Irene Hoban, longtime owner of The Perris Progress weekly newspaper and a Redlands resident for 14 years, died on Aug. 16, 2019, in Vancouver, Washington. She was 91.
Born Irene Maliniak on June 17, 1928, she grew up in Shenandoah, Pennsylvania. Her father John was a coal miner and mother Anna was a housewife, both from the Ukraine. Irene survived the measles, mumps and whooping cough.
As a child, Hoban admired a nurse who lived down the street.
“Mom said, ‘I would see her dressed all in white” and wanted to be like her when she grew up, according to daughter Etha Sabel.
Hoban moved to San Diego in 1946 to live with her Aunt Etha and Uncle John Kowal and became a registered nurse after graduating from Mercy Hospital in 1950. She became a registered nurse, working in Veteran Administration hospitals all around the country, including San Francisco, Dallas, Chicago and Washington, D.C.

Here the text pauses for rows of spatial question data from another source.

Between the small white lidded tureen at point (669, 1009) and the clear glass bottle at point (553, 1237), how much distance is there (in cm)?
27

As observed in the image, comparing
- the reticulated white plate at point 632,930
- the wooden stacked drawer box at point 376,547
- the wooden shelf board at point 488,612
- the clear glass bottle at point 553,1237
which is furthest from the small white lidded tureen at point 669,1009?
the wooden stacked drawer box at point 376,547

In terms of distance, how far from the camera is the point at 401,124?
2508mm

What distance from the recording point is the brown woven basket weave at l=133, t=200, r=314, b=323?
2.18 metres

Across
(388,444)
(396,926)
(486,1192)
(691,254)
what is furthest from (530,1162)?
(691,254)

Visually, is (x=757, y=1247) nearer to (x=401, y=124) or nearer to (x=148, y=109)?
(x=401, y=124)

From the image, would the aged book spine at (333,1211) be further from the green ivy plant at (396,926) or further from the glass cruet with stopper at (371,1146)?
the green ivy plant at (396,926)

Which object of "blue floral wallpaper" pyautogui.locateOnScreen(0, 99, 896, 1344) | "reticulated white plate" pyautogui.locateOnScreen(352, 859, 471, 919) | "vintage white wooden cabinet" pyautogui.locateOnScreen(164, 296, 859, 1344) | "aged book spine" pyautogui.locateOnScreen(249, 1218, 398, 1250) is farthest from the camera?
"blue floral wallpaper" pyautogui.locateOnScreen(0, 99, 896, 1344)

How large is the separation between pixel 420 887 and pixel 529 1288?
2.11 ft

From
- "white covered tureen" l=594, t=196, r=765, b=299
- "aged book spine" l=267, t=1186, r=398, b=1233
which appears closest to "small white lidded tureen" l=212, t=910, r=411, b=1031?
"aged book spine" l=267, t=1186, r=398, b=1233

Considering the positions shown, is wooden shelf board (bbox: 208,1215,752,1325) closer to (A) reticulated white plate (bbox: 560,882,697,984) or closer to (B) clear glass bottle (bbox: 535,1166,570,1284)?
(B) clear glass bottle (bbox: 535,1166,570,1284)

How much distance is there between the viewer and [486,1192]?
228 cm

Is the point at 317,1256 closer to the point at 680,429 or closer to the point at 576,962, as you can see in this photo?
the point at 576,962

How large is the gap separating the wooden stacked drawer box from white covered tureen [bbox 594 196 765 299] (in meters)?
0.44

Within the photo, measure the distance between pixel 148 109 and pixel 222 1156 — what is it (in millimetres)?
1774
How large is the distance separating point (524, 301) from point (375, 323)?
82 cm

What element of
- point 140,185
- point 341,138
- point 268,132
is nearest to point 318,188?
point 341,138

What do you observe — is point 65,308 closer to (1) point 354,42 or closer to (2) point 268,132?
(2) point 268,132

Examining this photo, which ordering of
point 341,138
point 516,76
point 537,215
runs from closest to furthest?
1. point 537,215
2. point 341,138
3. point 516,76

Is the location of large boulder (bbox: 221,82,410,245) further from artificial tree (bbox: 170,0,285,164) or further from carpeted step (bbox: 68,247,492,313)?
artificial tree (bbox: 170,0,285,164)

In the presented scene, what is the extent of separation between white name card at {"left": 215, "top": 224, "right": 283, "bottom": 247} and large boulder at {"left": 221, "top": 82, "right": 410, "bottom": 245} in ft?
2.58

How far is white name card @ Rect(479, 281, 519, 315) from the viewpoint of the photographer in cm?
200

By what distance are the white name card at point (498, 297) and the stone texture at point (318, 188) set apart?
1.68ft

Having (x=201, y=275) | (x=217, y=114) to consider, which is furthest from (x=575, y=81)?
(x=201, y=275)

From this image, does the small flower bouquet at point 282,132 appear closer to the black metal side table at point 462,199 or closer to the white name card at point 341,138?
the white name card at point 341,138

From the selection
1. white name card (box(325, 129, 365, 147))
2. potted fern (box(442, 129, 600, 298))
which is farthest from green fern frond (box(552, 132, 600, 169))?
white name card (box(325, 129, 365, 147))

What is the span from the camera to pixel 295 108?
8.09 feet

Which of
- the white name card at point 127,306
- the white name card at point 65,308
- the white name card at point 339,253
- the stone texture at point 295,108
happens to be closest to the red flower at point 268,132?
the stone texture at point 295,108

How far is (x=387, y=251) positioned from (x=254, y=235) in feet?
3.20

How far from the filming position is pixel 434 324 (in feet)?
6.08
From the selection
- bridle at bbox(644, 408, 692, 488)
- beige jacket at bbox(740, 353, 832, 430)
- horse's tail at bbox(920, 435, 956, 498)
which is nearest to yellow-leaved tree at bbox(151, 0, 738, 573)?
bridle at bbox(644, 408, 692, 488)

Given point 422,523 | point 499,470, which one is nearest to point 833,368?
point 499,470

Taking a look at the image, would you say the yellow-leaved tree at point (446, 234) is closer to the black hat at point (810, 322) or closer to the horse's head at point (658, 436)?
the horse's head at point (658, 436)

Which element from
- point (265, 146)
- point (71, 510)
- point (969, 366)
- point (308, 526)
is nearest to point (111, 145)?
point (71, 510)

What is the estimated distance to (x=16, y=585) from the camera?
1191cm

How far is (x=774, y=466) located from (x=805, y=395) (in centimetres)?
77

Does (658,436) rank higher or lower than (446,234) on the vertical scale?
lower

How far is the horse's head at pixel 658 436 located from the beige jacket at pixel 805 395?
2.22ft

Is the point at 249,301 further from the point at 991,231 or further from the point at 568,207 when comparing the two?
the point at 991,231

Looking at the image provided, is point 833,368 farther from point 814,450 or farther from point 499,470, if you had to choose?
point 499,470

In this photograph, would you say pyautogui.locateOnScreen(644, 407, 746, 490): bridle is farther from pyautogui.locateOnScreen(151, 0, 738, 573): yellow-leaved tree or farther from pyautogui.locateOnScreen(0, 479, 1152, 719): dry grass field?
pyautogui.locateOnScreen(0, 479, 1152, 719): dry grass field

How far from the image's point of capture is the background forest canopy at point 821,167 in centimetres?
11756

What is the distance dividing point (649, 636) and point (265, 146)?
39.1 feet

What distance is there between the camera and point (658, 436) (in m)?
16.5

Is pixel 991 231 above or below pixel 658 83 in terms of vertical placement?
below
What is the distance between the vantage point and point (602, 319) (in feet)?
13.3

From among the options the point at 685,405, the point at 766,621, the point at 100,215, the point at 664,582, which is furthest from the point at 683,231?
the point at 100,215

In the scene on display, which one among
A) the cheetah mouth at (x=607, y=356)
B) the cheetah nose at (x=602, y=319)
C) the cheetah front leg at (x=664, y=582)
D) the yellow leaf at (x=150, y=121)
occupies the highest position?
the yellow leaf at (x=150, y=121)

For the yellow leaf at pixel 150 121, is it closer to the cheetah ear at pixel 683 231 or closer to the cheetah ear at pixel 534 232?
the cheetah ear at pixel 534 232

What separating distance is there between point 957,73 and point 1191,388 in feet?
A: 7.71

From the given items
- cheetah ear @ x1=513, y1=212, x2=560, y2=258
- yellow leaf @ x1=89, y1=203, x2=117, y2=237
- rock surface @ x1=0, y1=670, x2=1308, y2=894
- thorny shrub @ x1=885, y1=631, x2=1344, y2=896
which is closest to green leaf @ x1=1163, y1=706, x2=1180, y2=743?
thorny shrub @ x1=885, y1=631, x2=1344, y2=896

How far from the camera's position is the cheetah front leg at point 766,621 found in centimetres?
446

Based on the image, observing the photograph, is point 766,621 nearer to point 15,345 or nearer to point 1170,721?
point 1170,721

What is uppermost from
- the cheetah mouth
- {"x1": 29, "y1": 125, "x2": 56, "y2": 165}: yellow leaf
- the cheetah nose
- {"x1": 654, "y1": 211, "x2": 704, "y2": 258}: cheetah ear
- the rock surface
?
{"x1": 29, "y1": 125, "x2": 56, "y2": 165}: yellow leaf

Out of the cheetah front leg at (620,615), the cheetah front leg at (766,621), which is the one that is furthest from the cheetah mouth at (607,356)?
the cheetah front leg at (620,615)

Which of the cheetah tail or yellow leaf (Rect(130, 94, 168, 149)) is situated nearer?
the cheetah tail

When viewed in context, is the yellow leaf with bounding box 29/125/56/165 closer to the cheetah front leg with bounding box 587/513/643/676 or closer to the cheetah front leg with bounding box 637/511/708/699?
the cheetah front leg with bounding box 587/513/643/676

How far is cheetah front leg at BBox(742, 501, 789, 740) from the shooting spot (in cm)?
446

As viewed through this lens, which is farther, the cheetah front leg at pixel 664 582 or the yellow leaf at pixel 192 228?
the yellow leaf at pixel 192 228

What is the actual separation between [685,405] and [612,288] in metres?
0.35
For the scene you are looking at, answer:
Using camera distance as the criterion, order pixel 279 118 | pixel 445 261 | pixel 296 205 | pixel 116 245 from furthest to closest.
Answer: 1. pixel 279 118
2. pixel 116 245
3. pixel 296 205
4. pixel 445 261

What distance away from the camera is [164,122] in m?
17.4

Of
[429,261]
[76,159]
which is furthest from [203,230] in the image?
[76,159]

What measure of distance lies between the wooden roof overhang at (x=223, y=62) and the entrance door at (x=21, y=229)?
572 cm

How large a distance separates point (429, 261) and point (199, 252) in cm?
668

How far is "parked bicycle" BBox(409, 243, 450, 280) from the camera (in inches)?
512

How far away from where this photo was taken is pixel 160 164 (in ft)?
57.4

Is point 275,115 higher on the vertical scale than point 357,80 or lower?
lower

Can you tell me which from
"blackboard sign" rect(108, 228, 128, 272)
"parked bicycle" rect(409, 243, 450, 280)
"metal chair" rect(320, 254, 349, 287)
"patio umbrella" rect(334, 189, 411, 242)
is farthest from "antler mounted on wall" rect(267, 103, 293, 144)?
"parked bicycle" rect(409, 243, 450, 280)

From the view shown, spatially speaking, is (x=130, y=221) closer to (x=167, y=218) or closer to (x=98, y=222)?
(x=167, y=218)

She met and married John Hoban in August 1961 while working at the VA in Brooklyn.
The couple moved to Albuquerque, New Mexico, in 1966 where Irene worked at the VA and the Hobans had their first daughter, Tekla. They then moved to San Diego where their second daughter Etha was born in 1969.
In 1977 the Hobans moved to rural Riverside County to the community of Nuevo. John Hoban was managing a car lot in Perris when the owner of The Perris Progress, Ben Minnich, walked in to sell him an advertisement.
“My Dad said he told Ben that the newspaper was a rag and Ben said. ‘Well, then buy it if you’re so smart,’” Etha Sabel said. Her father had worked for William Randolph Hearst’s newspapers in Brooklyn and Manhattan, so he got the funding and bought The Perris Progress.
The Hobans owned The Perris Progress from 1978 to August 2006.
“It was when you could show up at a newspaper’s office and actually speak to the editor and publisher and see them at Rotary meetings or at Chamber of Commerce functions,” said Sabel.“My mom and dad were in an elite group of people along with Tim Hays, owner of the Press-Enterprise, James W. Gill with The Hemet Daily News, Frank Moore with the Redlands Daily Facts and more. These people were historians. They kept the records of people’s, communities lives.” said Sabel.
Irene Hoban learned to crochet at age 7. She made hundreds of afghans for friends and family. She moved to Redlands in 2004 and lived there until October 2018 when she moved with her daughter Etha to Vancouver.
Irene Hoban was interred with her husband of 40 years, John Francis Hoban, at Riverside National Cemetery on Oct.10.